23/09/2023
Percorrendo la Salaria da est a ovest, per una volta ci incuriosisce il versante posto a nord, meglio noto come Appennino Perduto. Deviamo quindi a destra e, infilati gli scarponi a Forcella, ci inoltriamo lungo lo stradello che conduce a Piandelloro, in un territorio dominato dal Monte Ceresa e caratterizzato da una miriade di piccoli insediamenti, in tempi neanche troppo remoti aventi dignità di villa, gran parte dei quali ormai in stato di totale abbandono, ricadenti sotto le amministrazioni di Acquasanta, Arquata, Roccafluvione, Montegallo.
Splendidi blocchi e gigantesche pareti di arenaria richiamano la nostra attenzione. Come pure ci colpiscono i colori sgargianti di una Charaxes Jasius mentre una Kanetisa Circe tenta di mimetizzarsi sulla roccia.
Esploriamo piccole grotte impreziosite da murature a secco, antichi bivacchi per pastori e ricoveri per bestiame. Qua e là, oggetti in ferro e in pietra testimoniano l'attività che vi si svolgeva.
I sentieri, non più frequentati, resistono a fatica alle pretese del bosco che rivendica gli spazi perduti.
Piandelloro è una strada con due file di case, una a destra, l'altra a sinistra. Sullo sfondo spicca l'intonaco giallo di una chiesetta. Qui il terremoto ha deciso così: le abitazioni a destra tutte inagibili, quelle a sinistra neanche una crepa.

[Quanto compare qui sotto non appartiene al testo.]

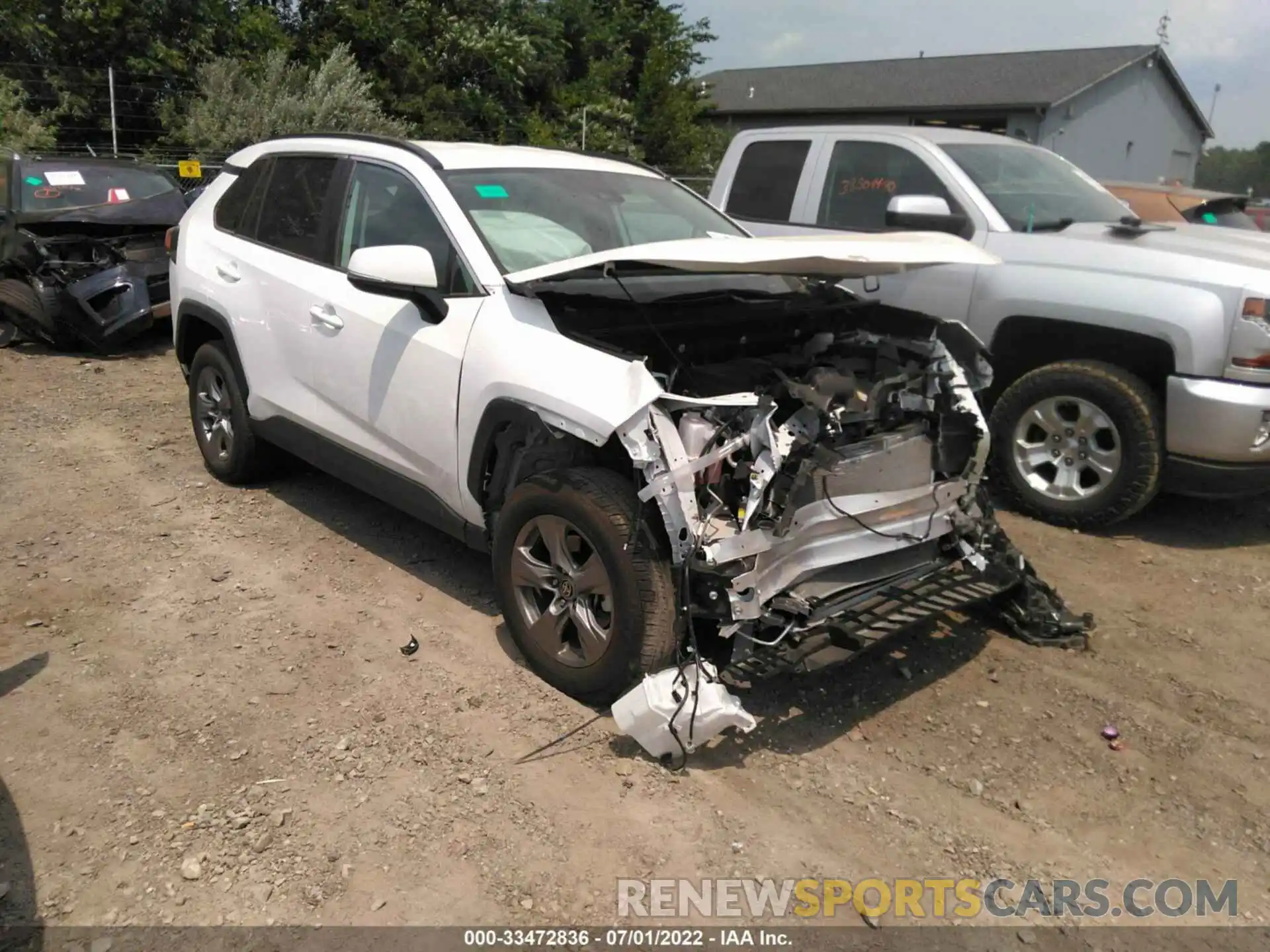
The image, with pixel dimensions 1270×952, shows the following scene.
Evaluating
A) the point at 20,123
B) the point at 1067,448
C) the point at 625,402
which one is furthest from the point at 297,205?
the point at 20,123

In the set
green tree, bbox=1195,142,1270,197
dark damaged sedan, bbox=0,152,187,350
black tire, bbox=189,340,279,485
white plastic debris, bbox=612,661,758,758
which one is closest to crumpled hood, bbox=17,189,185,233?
dark damaged sedan, bbox=0,152,187,350

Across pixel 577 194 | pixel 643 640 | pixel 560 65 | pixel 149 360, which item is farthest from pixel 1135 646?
pixel 560 65

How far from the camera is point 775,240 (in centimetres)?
376

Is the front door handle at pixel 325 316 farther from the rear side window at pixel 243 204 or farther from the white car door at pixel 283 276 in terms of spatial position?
the rear side window at pixel 243 204

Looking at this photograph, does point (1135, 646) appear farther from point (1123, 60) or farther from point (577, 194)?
point (1123, 60)

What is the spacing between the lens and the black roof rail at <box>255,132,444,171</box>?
4.42 metres

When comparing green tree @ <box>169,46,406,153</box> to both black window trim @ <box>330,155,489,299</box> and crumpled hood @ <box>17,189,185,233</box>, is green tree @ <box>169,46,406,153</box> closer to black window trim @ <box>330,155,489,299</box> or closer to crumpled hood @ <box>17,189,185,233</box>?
crumpled hood @ <box>17,189,185,233</box>

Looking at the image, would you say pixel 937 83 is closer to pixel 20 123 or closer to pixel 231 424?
pixel 20 123

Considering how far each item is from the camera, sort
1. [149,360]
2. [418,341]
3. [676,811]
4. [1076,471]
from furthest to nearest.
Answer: [149,360] → [1076,471] → [418,341] → [676,811]

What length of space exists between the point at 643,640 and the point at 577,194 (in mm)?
2195

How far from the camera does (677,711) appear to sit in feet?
10.8

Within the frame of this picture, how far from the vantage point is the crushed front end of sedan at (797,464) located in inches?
133

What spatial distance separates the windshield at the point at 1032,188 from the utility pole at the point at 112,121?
14336 mm

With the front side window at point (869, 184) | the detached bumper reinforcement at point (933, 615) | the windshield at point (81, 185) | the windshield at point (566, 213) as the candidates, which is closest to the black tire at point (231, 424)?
the windshield at point (566, 213)
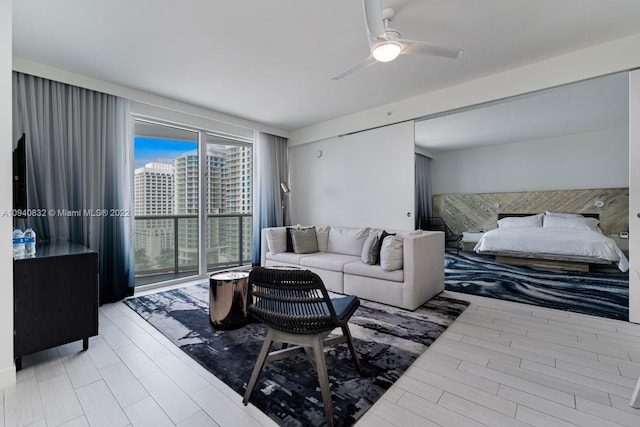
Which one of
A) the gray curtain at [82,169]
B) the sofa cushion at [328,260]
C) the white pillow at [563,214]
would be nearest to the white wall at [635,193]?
the sofa cushion at [328,260]

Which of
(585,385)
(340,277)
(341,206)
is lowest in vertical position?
(585,385)

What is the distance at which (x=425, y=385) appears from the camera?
66.5 inches

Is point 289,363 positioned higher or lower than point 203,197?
lower

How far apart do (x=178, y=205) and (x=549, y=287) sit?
18.0 ft

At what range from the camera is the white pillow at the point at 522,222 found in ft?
19.0

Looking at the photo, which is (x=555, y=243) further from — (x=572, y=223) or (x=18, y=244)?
(x=18, y=244)

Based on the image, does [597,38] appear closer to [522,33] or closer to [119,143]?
[522,33]

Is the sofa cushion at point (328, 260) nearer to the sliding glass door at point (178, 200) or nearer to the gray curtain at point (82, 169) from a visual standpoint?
the sliding glass door at point (178, 200)

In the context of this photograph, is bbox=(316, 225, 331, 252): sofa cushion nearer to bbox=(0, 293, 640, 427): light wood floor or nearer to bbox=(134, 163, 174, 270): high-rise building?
bbox=(0, 293, 640, 427): light wood floor

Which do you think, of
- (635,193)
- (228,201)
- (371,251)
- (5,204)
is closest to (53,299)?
(5,204)

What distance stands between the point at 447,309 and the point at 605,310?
1638 mm

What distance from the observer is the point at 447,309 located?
2936mm

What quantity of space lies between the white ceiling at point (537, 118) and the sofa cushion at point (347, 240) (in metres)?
2.10

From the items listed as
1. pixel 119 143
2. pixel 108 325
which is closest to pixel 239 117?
pixel 119 143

Una signora sta curando l'orticello. Gentilmente le chiediamo un pomodoro. Lei ce ne dona mezza sporta. Come sempre accade in queste circostanze, si parla dei tempi passati, di quando fino a prima della metà del secolo scorso in quel posto scorrazzavano frotte di bimbi il cui vociare sovrastava i rumori delle quotidiane faccende.
Ci viene indicato il fontanile con l'acqua buona, quella che esce direttamente dalla sorgente.
Rallegrato dalla nostra inattesa incursione, un anziano ci apre la porticella della chiesa. "Neanche la Madonna è riuscita a proteggere la sua casa dagli scossoni" ci dice. La campana però funziona bene e un paio di rintocchi ci vengono concessi.
La pioggia al ritorno ci costringe a indossare impermeabili colorati che ci trasformano in improbabili fantasmini del bosco.
Una breve deviazione ci conduce a Santa Maria delle Scalelle. La porta è chiusa, segno inequivocabile che dovremo tornare. E non solo per la chiesa.